To others, though, the Mungiki violence -- wrapped in the ideology of the dispossessed and a warped tribal identity -- has raised the question of whether the kind of large-scale civil unrest that the sect's leaders have promised to inspire this election year is possible in Kenya.

Pamphlets urging young people to "Arise! Arise!" have been circulating in the capital, while police have responded in a typically heavy-handed fashion, rounding up young men who wear dreadlocks or bear some other supposed hallmark of the Mungiki, at times simply to extort their own bribes.

Last month, police killed at least 21 people in a brazen raid in Mathare, during which dogs were turned against teenage boys and, residents say, dozens of innocent people were beaten or shot.

"The government doesn't have a clue how to stop this thing because they are dealing with an amorphous group with few known leaders," said Jogana Mutahi, a coordinator with the Kenya Human Rights Network, which condemned the violence. "So they're going after young men with boxer shorts hanging over their pants."

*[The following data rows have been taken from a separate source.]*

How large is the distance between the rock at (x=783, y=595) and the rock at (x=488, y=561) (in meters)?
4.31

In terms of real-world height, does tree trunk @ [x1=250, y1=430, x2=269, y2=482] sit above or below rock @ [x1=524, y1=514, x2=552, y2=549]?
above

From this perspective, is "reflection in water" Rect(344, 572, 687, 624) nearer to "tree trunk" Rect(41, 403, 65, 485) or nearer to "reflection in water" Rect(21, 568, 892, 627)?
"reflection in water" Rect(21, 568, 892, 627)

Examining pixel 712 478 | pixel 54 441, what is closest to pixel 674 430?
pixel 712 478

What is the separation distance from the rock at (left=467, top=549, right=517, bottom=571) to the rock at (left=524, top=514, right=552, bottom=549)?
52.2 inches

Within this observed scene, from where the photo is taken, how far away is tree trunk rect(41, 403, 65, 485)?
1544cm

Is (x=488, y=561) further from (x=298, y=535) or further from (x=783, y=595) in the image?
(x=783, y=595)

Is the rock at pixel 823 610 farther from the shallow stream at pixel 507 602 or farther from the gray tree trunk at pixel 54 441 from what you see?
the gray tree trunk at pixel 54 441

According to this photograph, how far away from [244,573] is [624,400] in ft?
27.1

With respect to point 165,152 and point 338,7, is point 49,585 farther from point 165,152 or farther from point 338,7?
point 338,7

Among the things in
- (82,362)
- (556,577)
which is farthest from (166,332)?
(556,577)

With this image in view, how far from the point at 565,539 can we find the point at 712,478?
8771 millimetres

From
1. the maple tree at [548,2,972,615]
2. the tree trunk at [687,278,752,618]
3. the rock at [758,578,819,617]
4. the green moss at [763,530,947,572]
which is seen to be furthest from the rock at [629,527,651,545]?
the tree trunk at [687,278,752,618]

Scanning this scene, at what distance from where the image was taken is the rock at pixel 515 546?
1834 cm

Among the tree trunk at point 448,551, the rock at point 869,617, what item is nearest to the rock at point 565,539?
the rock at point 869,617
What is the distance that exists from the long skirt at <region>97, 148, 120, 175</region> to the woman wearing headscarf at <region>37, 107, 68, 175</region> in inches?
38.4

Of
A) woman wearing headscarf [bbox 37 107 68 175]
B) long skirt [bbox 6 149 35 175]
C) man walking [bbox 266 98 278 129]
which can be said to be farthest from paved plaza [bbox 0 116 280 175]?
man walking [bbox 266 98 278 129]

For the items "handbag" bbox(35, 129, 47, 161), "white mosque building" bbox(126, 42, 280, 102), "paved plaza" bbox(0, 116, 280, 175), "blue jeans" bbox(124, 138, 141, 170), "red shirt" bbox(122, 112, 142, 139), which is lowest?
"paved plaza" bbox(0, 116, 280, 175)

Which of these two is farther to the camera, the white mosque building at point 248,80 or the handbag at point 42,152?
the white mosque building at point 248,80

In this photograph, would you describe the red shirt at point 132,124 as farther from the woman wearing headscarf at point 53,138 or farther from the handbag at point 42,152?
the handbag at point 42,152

Young male residents of Mathare say they are not certain who is more terrifying -- the Mungiki, who beat them and take their money, or the police, who beat them, accuse them of being gang members and demand money from their families.

"The Mungiki act like another government," said Peter Ndegwa, 17, who ran for his life during the last police raid. "Us innocent boys would like to ask our president: Who exactly is our government? Because we pay taxes to the government for police, and we pay taxes to the Mungiki."